Sorry to reply to my own message, but the usa polygon from maproom is 3.4MB, 
not 10.

-Jeremy
  ----- Original Message ----- 
  From: Milenko 
  Cc: [email protected] 
  Sent: Monday, January 07, 2008 8:27 PM
  Subject: Re: [OSM-talk] Osmosis and large bounding polygons


  The polygon file is quite large - around 10MB if I remember correctly.  Most 
of the states are only 100KB or so, so it is much much larger than any of the 
states.

  Is there any easy way to edit these polygon files?  They're basically just a 
list of lat and lon values I think, but it'll take forever to edit one of that 
size by hand.

  I'll try it without the larger heap size as well, but if I remember correctly 
java was using around 300MB or so of RAM while it was running.  I'll 
double-check it though.

  -Jeremy
    ----- Original Message ----- 
    From: Karl Newman 
    To: Jeremy Adams 
    Cc: [email protected] 
    Sent: Monday, January 07, 2008 7:42 PM
    Subject: Re: [OSM-talk] Osmosis and large bounding polygons


    On Jan 7, 2008 3:33 PM, Jeremy Adams <[EMAIL PROTECTED]> wrote:

      Does anyone have any experience with osmosis and extracting large 
polygons?  I'm trying to get the united states exported using the files from 
the maproom.  I can extract a single state in about an hour and a half, but 
getting the whole country takes exponentially longer than that.  As of right 
now, it's been running for about three hours and the output .osm file is only 
about 300MB and that's uncompressed. 

      By command-line is as follows:

      java -Xmx1024m -jar osmosis.jar --rx EnableDateParsing=no 
file="/home/jadams/planet-latest.osm" --bp 
file="bin/polygons/united_states2pts.txt" idTrackerType=BitSet --wx file=" 
usa.osm"

      I've tried with and without enabledateparsing and idtrackertype and it's 
not really any faster.

      Is this expected performance, or do I have something wrong somewhere?

      -Jeremy


    How big is your united states polygon file?
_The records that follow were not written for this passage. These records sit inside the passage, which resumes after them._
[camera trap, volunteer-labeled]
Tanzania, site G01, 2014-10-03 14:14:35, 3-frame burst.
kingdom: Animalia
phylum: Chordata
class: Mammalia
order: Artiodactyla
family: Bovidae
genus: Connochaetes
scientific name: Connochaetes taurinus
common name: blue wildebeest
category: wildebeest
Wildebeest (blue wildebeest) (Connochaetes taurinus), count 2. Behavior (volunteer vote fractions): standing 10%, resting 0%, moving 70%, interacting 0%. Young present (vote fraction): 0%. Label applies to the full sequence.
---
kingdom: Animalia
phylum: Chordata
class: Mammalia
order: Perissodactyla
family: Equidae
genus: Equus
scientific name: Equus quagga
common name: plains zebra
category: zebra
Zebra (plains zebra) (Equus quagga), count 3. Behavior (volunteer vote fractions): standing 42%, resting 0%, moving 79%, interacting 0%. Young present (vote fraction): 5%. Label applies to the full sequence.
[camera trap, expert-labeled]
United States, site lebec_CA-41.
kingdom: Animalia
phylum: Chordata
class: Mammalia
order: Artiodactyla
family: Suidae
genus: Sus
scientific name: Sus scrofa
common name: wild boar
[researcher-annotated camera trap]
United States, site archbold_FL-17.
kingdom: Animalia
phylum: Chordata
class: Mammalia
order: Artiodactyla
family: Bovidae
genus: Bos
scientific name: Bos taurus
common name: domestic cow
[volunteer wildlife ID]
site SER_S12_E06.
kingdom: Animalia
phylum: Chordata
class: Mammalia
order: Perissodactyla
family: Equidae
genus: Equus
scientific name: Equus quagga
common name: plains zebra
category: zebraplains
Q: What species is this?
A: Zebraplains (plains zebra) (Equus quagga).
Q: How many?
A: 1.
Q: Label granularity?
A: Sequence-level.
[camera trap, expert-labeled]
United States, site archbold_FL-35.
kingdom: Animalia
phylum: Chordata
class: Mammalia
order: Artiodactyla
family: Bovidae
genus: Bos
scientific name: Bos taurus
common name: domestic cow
If it's terribly complex, that 
could make a huge difference. You might look at it and see if you could 
simplify large sections, such as draw a box around the Hawaiian Islands instead 
of tracing each island's outline, or straighten out the coastlines by extending 
the boundary out to sea and losing the detail points. You could turn the west 
coast into 2 or 3 points. Save the detail points for the Canada and Mexico 
borders. 

    One other thing you could try is the "server" mode of your JRE (I think you 
just pass -server to the command line). I've heard anecdotal reports that it 
runs 20% faster, but with a slower startup time. Also, you shouldn't need to 
change the heap size (you could probably lose the -Xmx1024m). Osmosis is geared 
to run as a streaming pipeline to minimize memory usage, regardless of the data 
size. The BitSet idTracker is the right one to use, I think, and 
EnableDateParsing=no is probably the way to go if you don't need it.